[ABOUT THIS TASK] Quote the part of the Salt Lake County homelessness plan article between "That’s why a" and "housing in 2024.", inclusive.

[SOURCE TEXT]
Salt Lake County leaders are setting a lofty goal for the next five years: create 1,000 new housing units as a part of a new homelessness plan.
“We have set a bold benchmark,” county Mayor Jenny Wilson said at a July 19 news conference.
The county estimates that 1,000 people are living unsheltered within its borders at any time with hundreds of those individuals needing mental health treatment.
That’s why a majority of this housing, Wilson said, will be targeted at individuals with mental illness, including 300 group home units and 300 permanent, supportive housing units. The county is also promising 400 housing units for other individuals experiencing homelessness.
The county has already started building more of this housing in 2024.
While more housing is one part of the plan, county leaders repeatedly said it alone is not enough to combat homelessness. Mental health support, drug enforcement and jail resources are all lacking, too. The plan identifies gaps in the county’s current approach and how it will solve them.
“We now have a clear vision of the need, gaps and solutions,” Wilson said and acknowledged the plan will change in the future.
The five-year plan includes hiring 10 more drug enforcement officers and more crisis intervention training for law enforcement.
Instead of getting the help they need, many homeless people with mental illness are being sent to the county jail, Wilson said. Part of the plan includes building a “justice and accountability center” to provide mental health services, transitional housing and other support services to homeless individuals who have been in the criminal justice system. The plan also calls for expanding the jail with 100 beds that are meant to be a “step-down model” to help people transition back into the community.
“Our goals are to bolster system access, increase cost savings. We are seeking to collaborate and find efficiencies, require accountability for criminal acts, yet not criminalize the very act of simply being homeless,” Wilson said.
Recently, Utah public defenders have been concerned about increased criminalization of homelessness after the U.S. Supreme Court ruled that imposing citations or arresting people for sleeping outdoors is not “cruel and unusual punishment” even if there are no shelter beds available.
The plan also includes expanding medical and street services through the Fourth Street Clinic, as well as more peer support and workforce support.
Other county leaders, like Salt Lake County District Attorney Sim Gill and County Sheriff Rosie Rivera, heralded the plan as being more collaborative across divisions than the county’s past approach to homelessness.
In total, the plan is estimated to cost $42.29 million over the next five years. Wilson said the county is looking at local, state, federal and philanthropic money to make it happen.

[DATASET CONTENT]
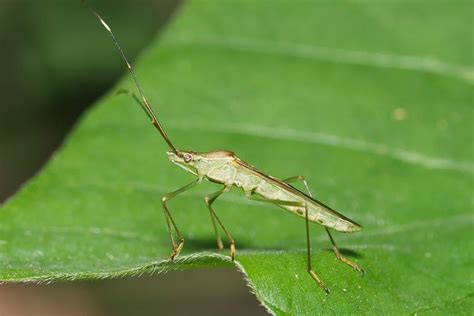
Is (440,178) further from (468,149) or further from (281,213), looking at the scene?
(281,213)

[ANSWER TO THIS TASK]
That’s why a majority of this housing, Wilson said, will be targeted at individuals with mental illness, including 300 group home units and 300 permanent, supportive housing units. The county is also promising 400 housing units for other individuals experiencing homelessness.
The county has already started building more of this housing in 2024.